__Excerpt provided__
>> Start

Rendelman, then Sharon Roth, had placed a personal ad in the Jewish News "just for kicks." She had been on a fairly long hiatus from dating, and her first few experiences getting back in the game were what she calls "bad dates."

She even had friends fixing her up with single men in other cities, but to no avail.

"I had good friends trying to fix me up with a doctor friend of theirs in Tucson, and I was hoping for a local option," she explains.

Meanwhile, Michael Rendelman decided to place an ad at the encouragement of a friend. Michael, who often bemoaned the difficulties he had meeting eligible single women, placed the ad in an effort to prove to the friend that no good could come of it.

Soon after, he met Sharon.

Their paths were electronically crossed by a service through the Jewish News personals called the "In-Sync" questionnaire, which matches couples based on their answers to probing questions. Sharon was sent Michael's profile and she noticed that they answered every question exactly the same.

She sent him an e-mail that read: "I don't quite know if I believe that a computer can pick your mate, but if you are less of a cynic than I am, please read my profile and drop a note if you are interested in chatting."

Michael responded with: "Forgive me if it sounds sappy, but I read your profile, and you sound like a dream come true."

Despite the similarities, there was a catch, remembers Sharon. "Michael called me at work, and we had our first phone conversation the next day. When he called me he heard our receptionist say, 'Shalom, Chanen Preschool.' And thus the first question he asked me was, 'Where exactly is it that you work? What was that they said when they answered the phone?' "

Sharon was convinced that she was going to be "tracked down by a wacko who calls me a dream come true, finds out where I work and..." Her imagination was running wild.

She composed herself and replied, "I'm the director of a Jewish preschool. They said 'Shalom.' "

"Which preschool?" he asked her.

Sharon took a deep breath. "The Chanen Preschool; it's at Temple Beth Israel."

>> End

__Exercise goal__
Continue the story of how Sharon and Michael Rendelman met through the Jewish News personals, picking up after its final line.

[Saved entries]

>> Start

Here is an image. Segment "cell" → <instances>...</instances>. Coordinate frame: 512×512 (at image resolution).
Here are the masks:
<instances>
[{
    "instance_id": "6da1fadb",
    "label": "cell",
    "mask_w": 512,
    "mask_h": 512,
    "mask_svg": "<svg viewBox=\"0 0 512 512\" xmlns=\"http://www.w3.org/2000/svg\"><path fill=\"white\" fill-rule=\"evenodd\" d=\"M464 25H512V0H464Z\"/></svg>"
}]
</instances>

>> End

__Final result__
"Really?" Michael asked. "I think that's where by business partner has his son."

Later, Michael grilled his business partner for information about the preschool director. Was she good dating material?

Meanwhile, when school let out, Sharon was awaiting the arrival of the business partner's wife so she could ask her about Michael.

Both parties gave a "thumbs up," says Sharon, and said, "You guys are perfect for each other. If we had known you were both looking, we would have set you up ourselves."

Sharon and Michael's first date was in October 2001 at a coffee shop, and it brought to light a series of unusual experiences they had "shared" while growing up in New York.

"We are both former New Yorkers and were starved for the sarcastic wittiness that surfaces in conversations with other members from what Michael calls the 'home planet,' " says Sharon.

Among other things, they discussed jobs they had held in the past.

"Michael began to tell me about a job he had as a roller rink DJ when he was a senior in high school," she recalls. "I joked that when I was in the sixth grade my friends and I used to go roller skating every weekend. He told me about the place where he was a DJ and a problem they had on opening night with the floor. I gasped. That was Hot Skates in Lynbrook."

While Michael was an 18-year-old high school senior working as a DJ, Sharon was a 12-year-old sixth grader who visited the very same roller rink with her girlfriends.

And there was more.

They also attended the same summer camps (at one, Camp Camelot, they were both assistant directors, though at campuses 3,000 miles apart, in California and Pennsylvania). At another camp, Camp Chipinaw in Swan Lake, N.Y., Sharon had bunked with Michael's sister in 1982.

Though it took many years for them to meet, their courtship was a whirlwind, and it was apparently Sharon's mother who "proposed."

"My parents came to visit in December, and we took a day trip to Nogales for some bric-a-brac," Sharon recalls. "Michael bought a cigar, which sent my father drooling. Dad loves an occasional cigar, but mom is very anti-smoking."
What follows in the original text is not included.